I ruderi del castello di Monte Battaglia e, 
in primo piano, il monumento ai caduti 
(un corpo a pezzi).






Il monte Battaglia in una foto d'epoca
La controffensiva tedesca non tardò ad arrivare ma trovò la feroce opposizione di partigiani e “blue davils “ americani che tenendo Monte battaglia tolsero ai Tedeschi l’ultimo baluardo difensivo della Linea Gotica. Entrambe le forze in campo continuarono a dissanguarsi, gli Alleati nella difesa di monte Battaglia, i Tedeschi nella riconquista di una postazione ormai militarmente inutile essendo già stato deciso dai “vertici” che qui si arrestavano sia la campagna d’autunno sia l‘offensiva alleata sulla Gotica. Da quel momento, in attesa della primavera, gli Alleati, secondo gli accordi politici precedentemente intercorsi, dovevano limitarsi ad impegnare le armate tedesche immobilizzandole per impedire che fossero spostate su altri fronti di guerra.
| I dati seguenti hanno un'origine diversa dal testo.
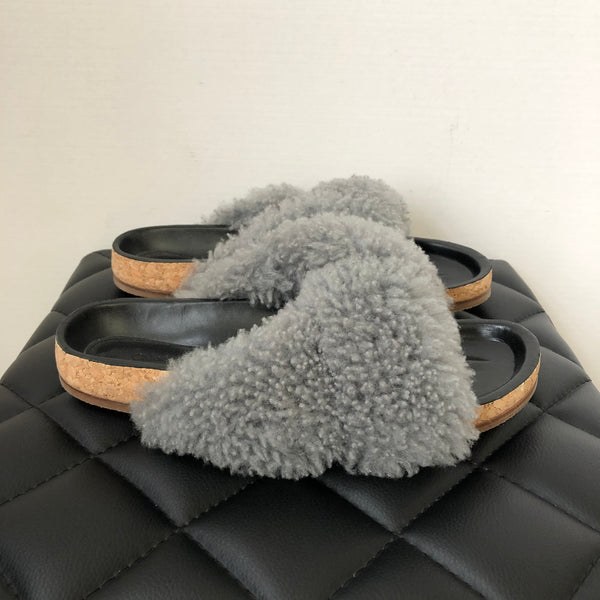 CHLOÉ Grey Kerenn Shearling Fur Sandals Size 40
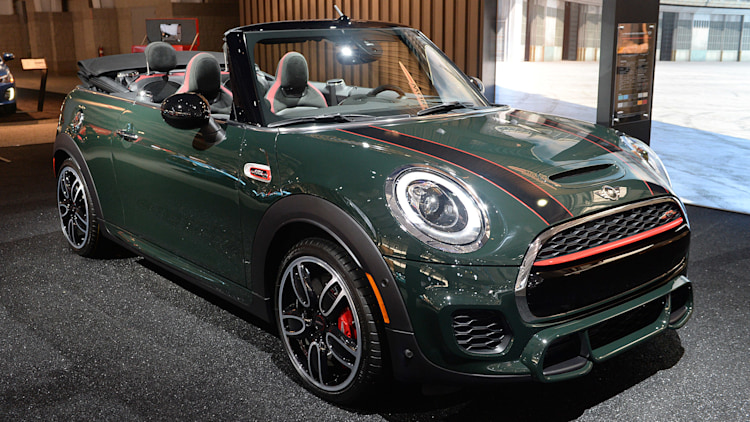2017 mini john cooper works convertible new york 2016. Black Bedroom Furniture Sets. Home Design Ideas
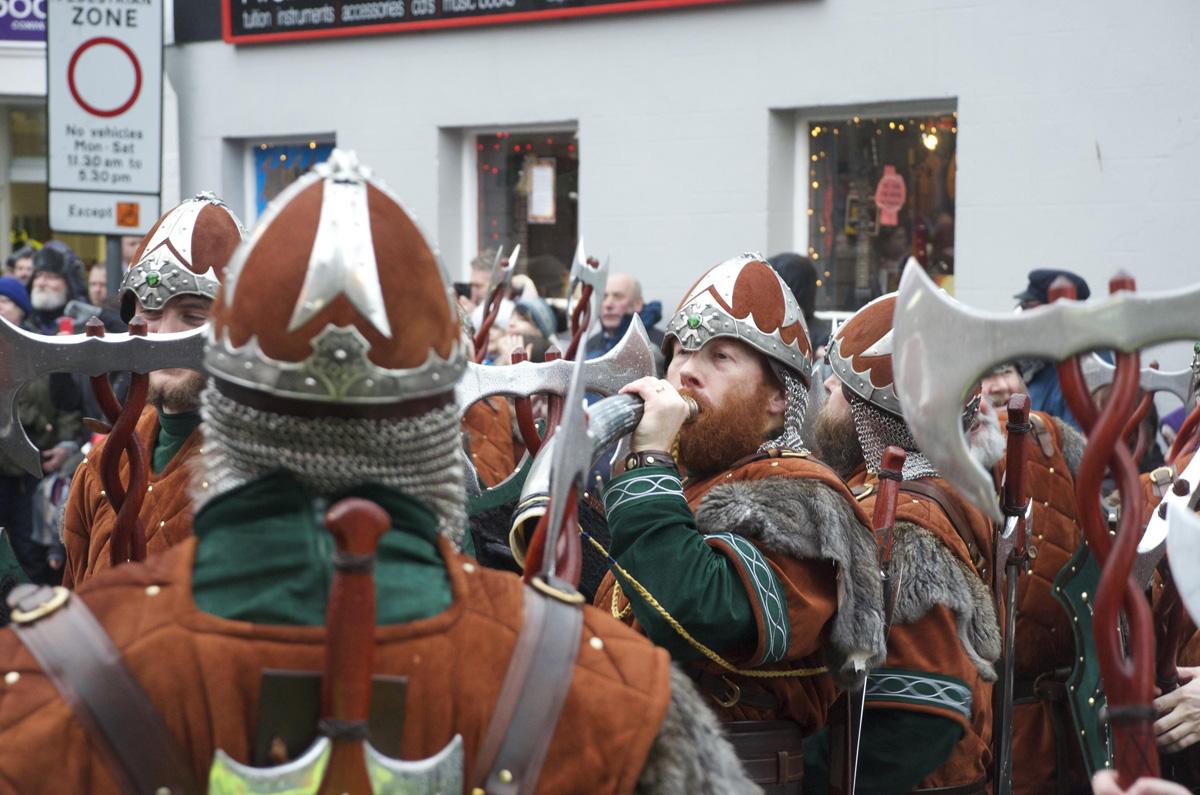 ulyces-vikingshetland-04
Il monte Battaglia, il cui nome,  probabilmente di origine longobarda, non fa riferimento allle battaglie della II guerra mondiale che lo ricoprirono di cadaveri, nella sua vicenda di estremo, inutile baluardo tra due agguerritissimi schieramenti, sembra essere un' ulteriore simbolo dell’assurdità della guerra in tutti i suoi aspetti eroici e retorici: prima ricoperto di cadaveri di varie nazionalità, ora ricoperto di lapidi plurilingue a memento della trasversale follia umana.
Altre lapidi,  in altri monti della,  zona ci ricordano con i loro tristi elenchi di morti questo passato doloroso... 
















A sinistra: una formella in ceramica con il monumento ai partigiani del Passo della Faggiola e, a destra, la lapide con i nomi dei partigiani caduti al Passo della Sambuca.



Fonte: Nazario Galassi: “ Partigiani nella Linea Gotica”, University Press Bologna, 1998.